В общем, там ничего не было. Ни деревьев, ни развалин, ни заборов, ни камней, ни липовой аллеи к переезду. Просто мела поземка. Поле, на котором раньше стояли дома и цвели сады, вздымалось выше и выше, а там, за перегибом склона, уже шумели на Смоленском тракте автомобили, — и вот на этом поле, кроме угадывавшейся по полузасыпанным канавам Крестьянской улицы, вообще ничего не было. Помня каждый метр этих расстояний, я выбежал на нашу землю и остановился, ужаленный страхом: мне даже не приходилось смотреть под ноги, потому что споткнуться было не обо что. Земля была совершенно гладкой, даже без пней. Я понял, где стоял дом, подбежал туда, отбросил варежки и стал разрывать снег — под ним оказалась льдистая, зеленая с грязно-желтыми пятнами трава. Расцарапывая руки об слой наста и вытирая об щеки бегущую из ран кровь, я шарил, как слепой, по земле. Затем вскочил и, работая сапогами как бульдозерным щитом, расчистил площадку метра в два. По росту травы становилось понятно, что несколько лет назад почву перекопали, причем неровно — остались бугры там, где мама посадила жасмин, где росли груши и где я расположил флигель.

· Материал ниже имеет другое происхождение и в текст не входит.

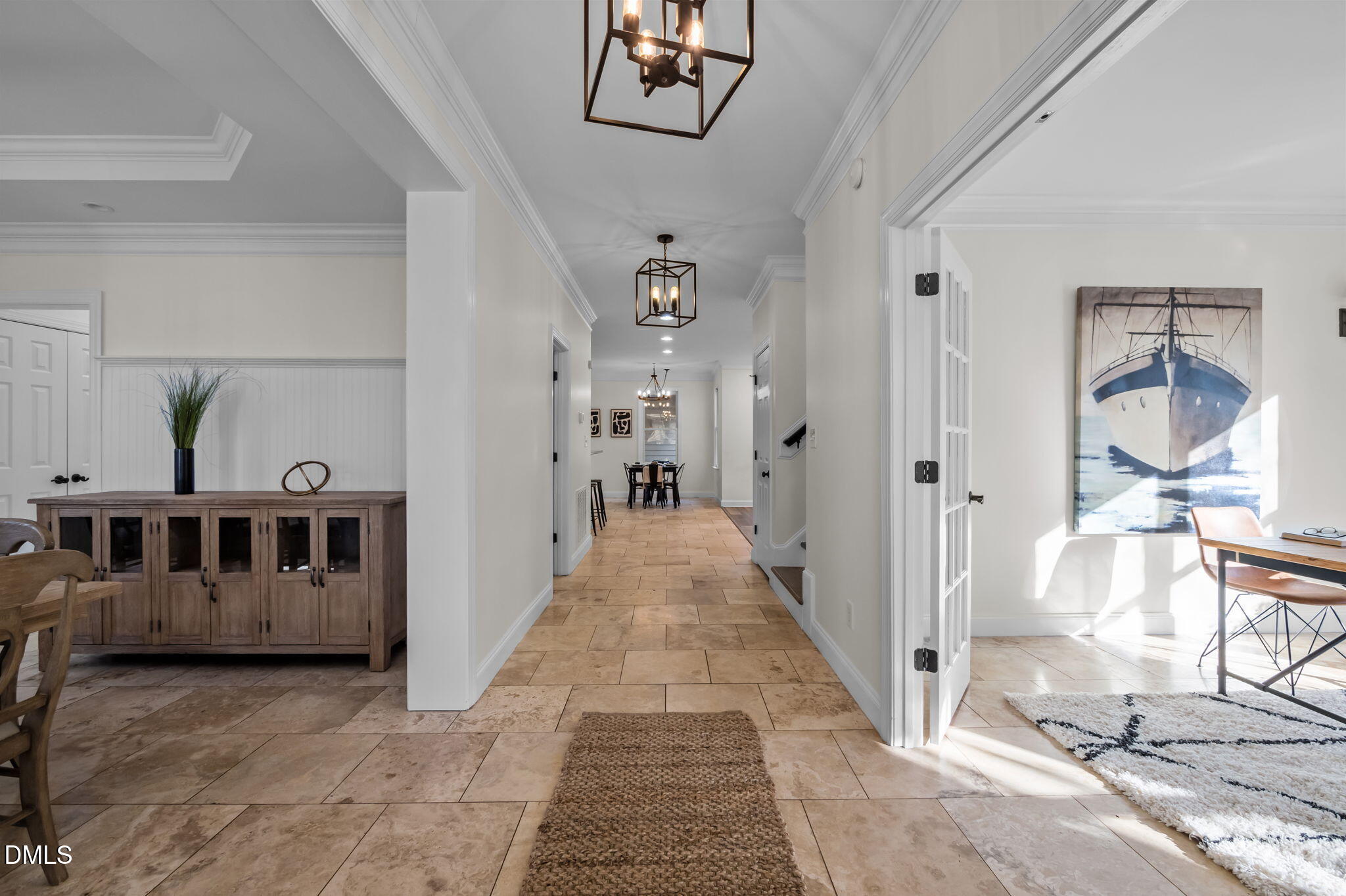 30054 Village Park Drive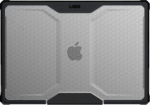 UAG Etui UAG Etui pancerne do MacBook Pro 16 2021, UAG obudowa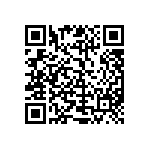 MRS25000C4300FCT00 QRCode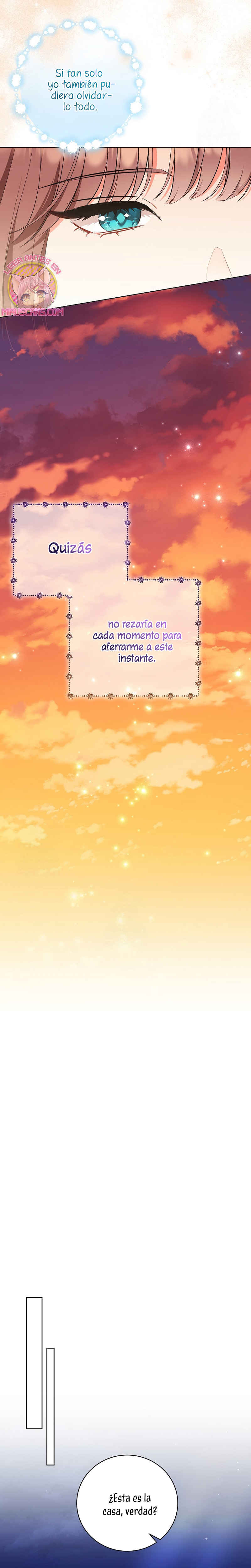 Malas criadas Capítulo 60 - Page 21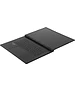 Ноутбук Gigabyte Gaming A16 GA63H Black (3VHK3KZ893SD)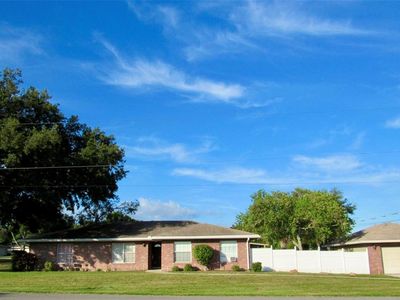 202 Saint Lucie Rd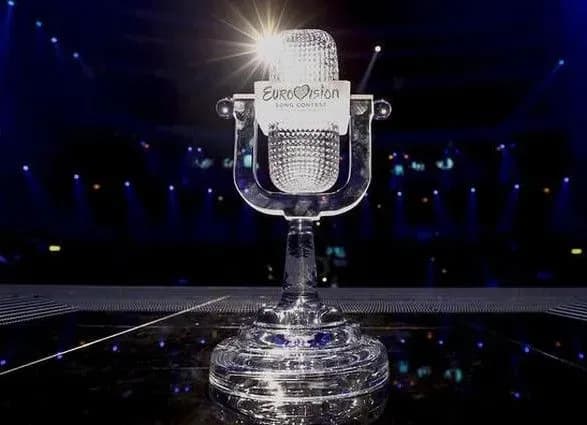 Євробачення-2019 в Ізраїлі на межі зриву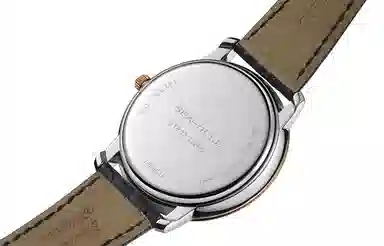 SEA GULL 218.12.1026G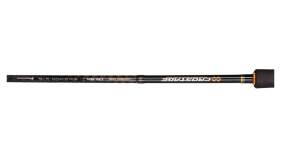 Major Craft Crostage CRX-902L
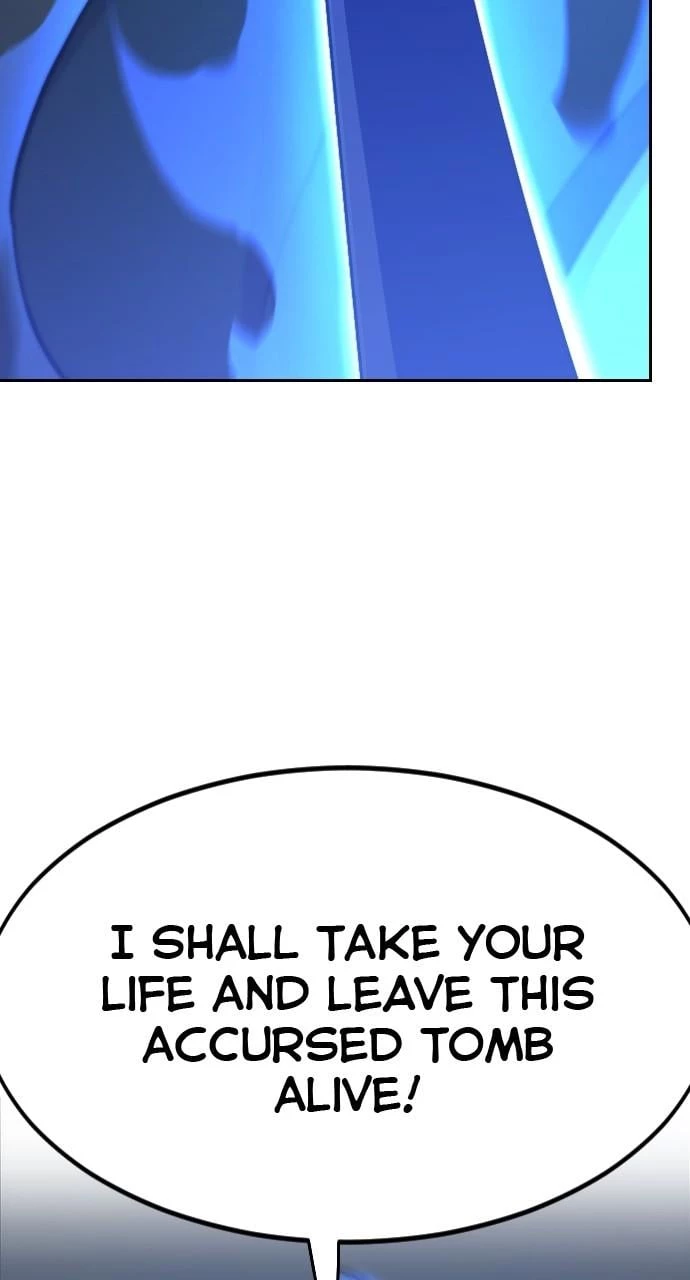 Return of the Blossoming Blade Chapter 100 - 20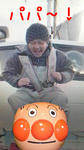 kodomogimogi.jpg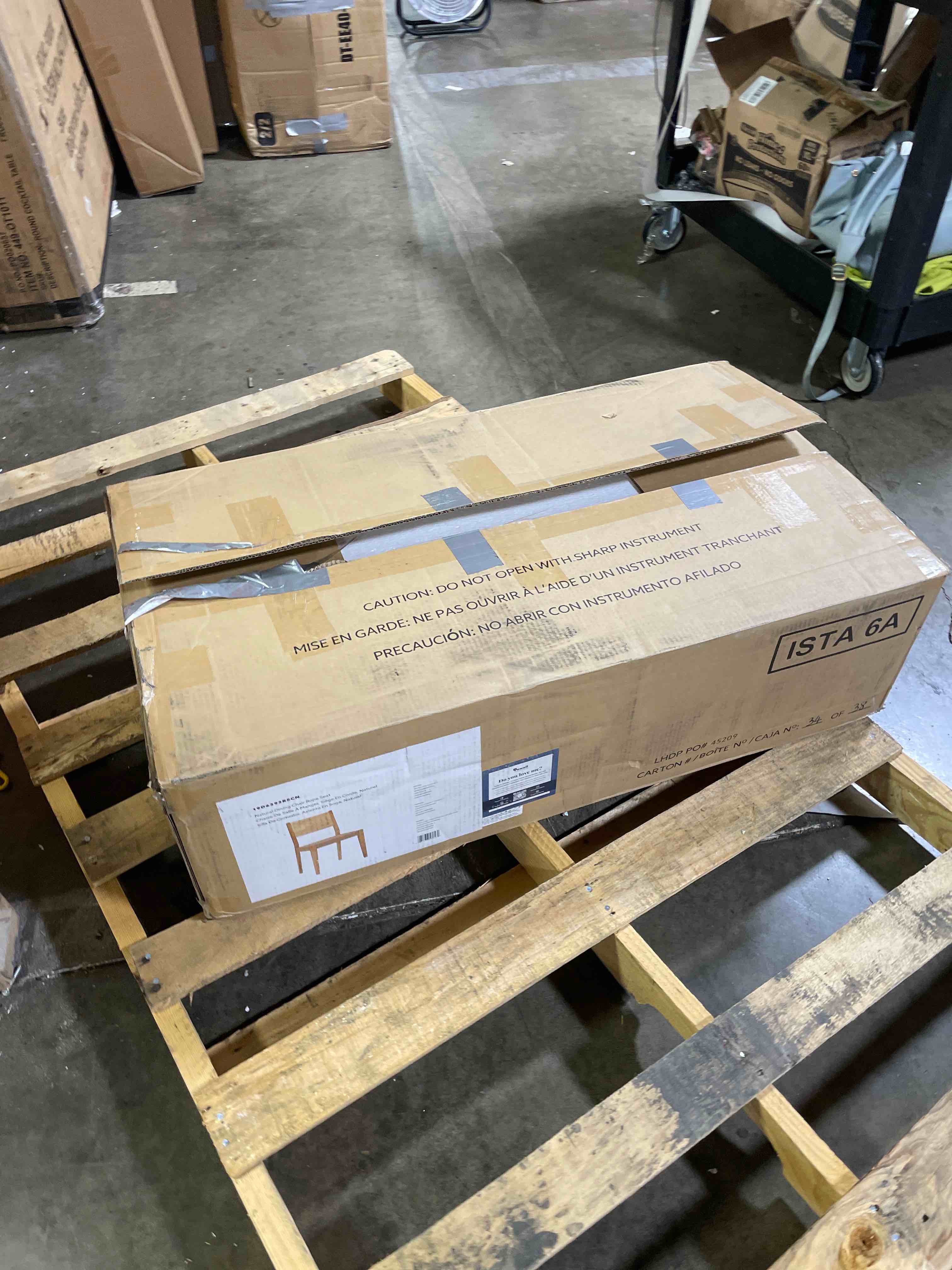 https://s3.amazonaws.com/lotting-images-prod/phillipi/GRA2154082_1758823072714.jpeg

Я почувствовал вновь, как тогда, первой военной зимой, что ноги замерзли, и на этот раз намертво, и их уже не отогреть. На месте соседских домов также не нашлось никаких признаков жизни. Ни полкирпича, ни отбитого осколка чашки, ничего. Не помня себя, я пошел к школе, вытирая саднящие руки об пальто и вглядываясь в дорогу перед собой, чтобы найти, поднять и сунуть в карман хотя бы обрывок прежней жизни. Улицы мелькнули и прокрутились, как быстро запущенная кинопленка, и вот я стоял на месте школы. Но школы тоже не существовало — вместо нее зиял пустырь. Выворочены были даже массивные камни, на которых она покоилась, как на фундаменте. Отчаявшись и растерявшись, я топтался около получаса и думал, что делать. Давно открылись разные лавки и конторы, где-то вдалеке ходили люди. Нашего дома нет, вся наша старая жизнь сметена, перекопана и теперь служит перегноем для чего-то нового — но чего? И где теперь искать моих? Эвакуированы? Живы? Судя по разрушениям, здесь бомбили, расстреливали дома из орудий, причем дважды — сначала черные, затем красные. Голова кружилась от одной мысли о том, что я явился даже не на пепелище — и даже руин моей жизни не существовало, все было сметено, выкопано и представлено так, будто ничего здесь раньше не было. Наша жизнь оказалась стертой резинкой дочиста, будто кто-то, отвечавший за белизну листа, позаботился о том, чтобы смахнуть все крошки и заусенцы в ведро.
Как в длящемся сновидении, я пошел в город искать милицию или администрацию, чтобы навести хотя бы какие-нибудь справки, но ноги повели меня вовсе не туда, а к Игнатенкову. Если его отец до сих пор работает в чека, то он наверняка сможет помочь. Мост через Вопь так же шумел, и та же тропинка перерезала некрутой склон. Улицы и дома до сих пор не восстановили, было много ям и развалин, будто я двигался по археологическим раскопкам. К дому Игнатенкова я даже не подошел, потому что все дома и деревья на четной стороне их улицы были сожжены, и вдоль нее торчали только каменные скелеты печей. Фивы, Помпеи, Троя когда-то низвергались в прах в томах по военной истории, и вдруг мое Ярцево стало картинкой из такого тома о разрушенном и растоптанном мире, который был худым и страшным, но все-таки населенным родными. Проезжавший фургон чуть не задавил меня — я еле успел отпрянуть, хотя так и не понял, откуда он взялся и почему я его не слышал.